BEKLERKEN (III)
Hey Allahım… Hangi akl-ı evvel yaptığımı yapar ki. Sen sabahın erkeninde kalk, giyin kuşan pırıl pırıl, düş yollara. İşe giderken başlasın gelişine duyulan özlem. Her günün başında hazırlan gıcır gıcır sanki gelişin bugün.

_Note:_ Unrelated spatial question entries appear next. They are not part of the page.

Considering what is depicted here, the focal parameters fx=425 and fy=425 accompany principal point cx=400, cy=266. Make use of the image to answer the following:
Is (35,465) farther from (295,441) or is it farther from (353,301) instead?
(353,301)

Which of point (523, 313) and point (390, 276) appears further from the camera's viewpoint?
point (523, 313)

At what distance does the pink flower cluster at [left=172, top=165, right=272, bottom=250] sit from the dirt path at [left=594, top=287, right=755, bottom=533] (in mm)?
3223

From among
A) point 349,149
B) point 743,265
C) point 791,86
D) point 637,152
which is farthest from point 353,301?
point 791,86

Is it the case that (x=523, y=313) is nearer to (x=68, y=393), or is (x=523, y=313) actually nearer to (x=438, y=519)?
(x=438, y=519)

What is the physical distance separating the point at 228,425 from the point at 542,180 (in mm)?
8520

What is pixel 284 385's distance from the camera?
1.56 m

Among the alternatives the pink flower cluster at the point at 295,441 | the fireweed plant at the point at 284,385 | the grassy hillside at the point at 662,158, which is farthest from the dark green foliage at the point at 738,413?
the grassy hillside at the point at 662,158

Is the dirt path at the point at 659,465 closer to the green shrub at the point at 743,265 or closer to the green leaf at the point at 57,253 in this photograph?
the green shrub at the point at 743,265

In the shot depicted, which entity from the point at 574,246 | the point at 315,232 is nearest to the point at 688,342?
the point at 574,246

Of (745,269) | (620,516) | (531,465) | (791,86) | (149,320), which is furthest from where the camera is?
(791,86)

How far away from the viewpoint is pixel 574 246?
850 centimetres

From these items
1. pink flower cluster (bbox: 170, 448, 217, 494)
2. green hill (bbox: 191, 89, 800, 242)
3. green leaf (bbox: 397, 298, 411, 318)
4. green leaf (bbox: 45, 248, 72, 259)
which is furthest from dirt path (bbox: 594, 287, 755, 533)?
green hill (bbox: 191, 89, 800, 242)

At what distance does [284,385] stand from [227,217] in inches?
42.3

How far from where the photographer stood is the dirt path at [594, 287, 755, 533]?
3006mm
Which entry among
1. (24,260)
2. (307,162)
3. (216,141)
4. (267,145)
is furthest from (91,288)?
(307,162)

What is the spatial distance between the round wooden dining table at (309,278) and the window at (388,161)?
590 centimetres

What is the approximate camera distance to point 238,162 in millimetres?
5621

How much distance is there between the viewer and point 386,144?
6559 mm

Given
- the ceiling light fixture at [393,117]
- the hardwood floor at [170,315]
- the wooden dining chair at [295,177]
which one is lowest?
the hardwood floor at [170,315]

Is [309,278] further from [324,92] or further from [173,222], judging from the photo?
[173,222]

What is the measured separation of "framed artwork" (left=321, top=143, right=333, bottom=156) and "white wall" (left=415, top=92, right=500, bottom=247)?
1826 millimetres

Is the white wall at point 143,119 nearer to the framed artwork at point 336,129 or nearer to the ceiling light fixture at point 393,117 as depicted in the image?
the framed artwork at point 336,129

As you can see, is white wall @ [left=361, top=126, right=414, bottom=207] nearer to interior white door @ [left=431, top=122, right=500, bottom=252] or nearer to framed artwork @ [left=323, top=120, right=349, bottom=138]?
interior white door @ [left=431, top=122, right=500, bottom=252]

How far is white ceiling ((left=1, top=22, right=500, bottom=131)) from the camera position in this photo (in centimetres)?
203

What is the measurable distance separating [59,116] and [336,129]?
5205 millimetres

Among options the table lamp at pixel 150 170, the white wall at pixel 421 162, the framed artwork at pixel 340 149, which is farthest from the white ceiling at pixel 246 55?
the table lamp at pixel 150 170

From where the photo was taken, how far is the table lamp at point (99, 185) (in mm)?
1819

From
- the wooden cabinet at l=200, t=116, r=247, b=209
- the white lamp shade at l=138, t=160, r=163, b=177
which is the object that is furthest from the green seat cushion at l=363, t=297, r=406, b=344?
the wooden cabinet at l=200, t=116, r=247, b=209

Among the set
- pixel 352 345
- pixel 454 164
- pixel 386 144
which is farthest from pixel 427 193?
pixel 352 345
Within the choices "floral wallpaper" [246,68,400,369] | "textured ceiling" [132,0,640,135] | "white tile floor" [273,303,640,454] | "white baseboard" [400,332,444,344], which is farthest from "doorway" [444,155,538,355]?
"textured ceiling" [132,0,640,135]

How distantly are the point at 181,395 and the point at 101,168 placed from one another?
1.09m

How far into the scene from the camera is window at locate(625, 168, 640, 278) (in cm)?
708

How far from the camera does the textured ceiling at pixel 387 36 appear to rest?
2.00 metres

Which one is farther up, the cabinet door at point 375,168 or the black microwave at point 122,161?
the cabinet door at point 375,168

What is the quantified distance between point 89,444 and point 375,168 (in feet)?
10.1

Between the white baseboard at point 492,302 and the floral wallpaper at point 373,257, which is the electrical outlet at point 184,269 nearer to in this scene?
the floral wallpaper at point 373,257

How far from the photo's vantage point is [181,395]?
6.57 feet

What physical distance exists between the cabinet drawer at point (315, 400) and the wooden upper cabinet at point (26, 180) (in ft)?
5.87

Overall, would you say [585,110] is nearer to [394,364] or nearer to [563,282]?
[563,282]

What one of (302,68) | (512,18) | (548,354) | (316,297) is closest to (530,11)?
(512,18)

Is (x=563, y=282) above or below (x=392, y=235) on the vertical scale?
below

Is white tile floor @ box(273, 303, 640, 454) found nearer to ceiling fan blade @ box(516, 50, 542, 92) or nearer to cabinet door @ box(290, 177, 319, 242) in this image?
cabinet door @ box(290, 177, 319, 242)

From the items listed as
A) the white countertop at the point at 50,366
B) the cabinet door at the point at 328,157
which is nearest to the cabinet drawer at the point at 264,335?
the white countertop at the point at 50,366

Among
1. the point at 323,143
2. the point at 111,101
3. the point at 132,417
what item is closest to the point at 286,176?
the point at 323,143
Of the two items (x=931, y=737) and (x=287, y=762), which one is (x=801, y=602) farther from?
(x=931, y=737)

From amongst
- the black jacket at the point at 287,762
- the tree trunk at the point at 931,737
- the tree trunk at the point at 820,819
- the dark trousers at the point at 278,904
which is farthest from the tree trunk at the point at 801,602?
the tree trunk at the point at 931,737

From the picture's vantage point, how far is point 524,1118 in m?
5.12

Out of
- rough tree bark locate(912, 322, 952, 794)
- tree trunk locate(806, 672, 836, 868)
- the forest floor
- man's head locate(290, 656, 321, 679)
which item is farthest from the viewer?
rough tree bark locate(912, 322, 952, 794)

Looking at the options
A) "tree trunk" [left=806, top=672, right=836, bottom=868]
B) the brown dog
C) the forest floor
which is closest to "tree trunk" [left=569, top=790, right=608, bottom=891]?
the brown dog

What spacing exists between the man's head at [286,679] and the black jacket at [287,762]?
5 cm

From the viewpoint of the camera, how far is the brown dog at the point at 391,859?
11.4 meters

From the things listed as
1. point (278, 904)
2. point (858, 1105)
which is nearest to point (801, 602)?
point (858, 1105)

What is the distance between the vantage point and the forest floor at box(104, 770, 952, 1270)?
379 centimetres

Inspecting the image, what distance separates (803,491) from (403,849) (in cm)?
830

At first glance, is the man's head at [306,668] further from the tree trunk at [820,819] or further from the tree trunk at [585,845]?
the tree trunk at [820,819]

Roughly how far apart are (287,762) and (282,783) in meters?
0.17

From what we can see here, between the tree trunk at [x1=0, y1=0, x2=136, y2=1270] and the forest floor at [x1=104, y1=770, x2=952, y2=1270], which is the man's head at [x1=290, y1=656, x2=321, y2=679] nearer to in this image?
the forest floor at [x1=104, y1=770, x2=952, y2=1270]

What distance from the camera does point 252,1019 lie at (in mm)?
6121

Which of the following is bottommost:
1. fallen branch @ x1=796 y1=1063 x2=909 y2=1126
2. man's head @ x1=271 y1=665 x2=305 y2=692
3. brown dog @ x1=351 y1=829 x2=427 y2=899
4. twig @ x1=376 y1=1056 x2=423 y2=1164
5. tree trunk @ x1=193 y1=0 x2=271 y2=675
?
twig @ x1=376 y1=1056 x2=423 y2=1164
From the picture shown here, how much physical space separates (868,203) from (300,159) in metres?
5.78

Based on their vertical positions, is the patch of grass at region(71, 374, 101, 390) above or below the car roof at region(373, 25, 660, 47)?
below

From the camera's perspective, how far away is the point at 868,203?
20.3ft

Üstelik ne ismin var ne cismin belirli. Kimsin nesin nereden bilirim ki. Bildiğim bir tek şey var, bu yaşıma kadar seni bekledim. Uzun yollar boyunca, işleri güçleri sıkıştırdım geleceğin zamanların ağırlığı omuzlarımı terk etsin diyerek. Tüm sorunlar beni bulduğunda senli zamanlarda güçlü olabilmek için hallettim sensiz, yalnız bir başıma. Öyle ya gelişinle çok kuvvetli bulmalıydın beni. Uzun sohbetler ettim dostlarımla, tavlada zar tutanın hilelerini öğrendim belki de tavla seversin diye. Sayıları Farsça söylemeyi. Şiir dinlemeyi ve tangoda aşkı seyretmeyi sevdirdim kendime. Bazen şiirler yazdım sana, Leyla’mdın benim. Seni iyice resmedemediğime sinirlenip yırttım hepsini. Saçlarım çocukluğumda da sarıydı. Ama yokluğunun yangını mıdır bilmem başaklara döndüm sen gelmedikçe. Bu yüzden seni hep kumral hayal ettim. Benim gözlerim yeşildi o halde seninkiler kahve köpüğü rengi olmalıydı en azından. Bu yüzden hep kumral ve kahve kokulu kadınları seyretmeyi sevdim ben. Biri bana dönüp bir gün “birini mi bekliyorsunuz” deyiverecek gibi geldi. Çok bekledim bu cümleyi ama kimse söylemedi. Sanıyorum ben bekliyordum ama senin bu bekleyişten hiç ama hiç haberin olmadı. Yürüdüğüm her yol sana getiriyordu beni. Bu yüzden bakar adım yürüdüm yolları. Bu yüzden çok sevdim yürümeyi.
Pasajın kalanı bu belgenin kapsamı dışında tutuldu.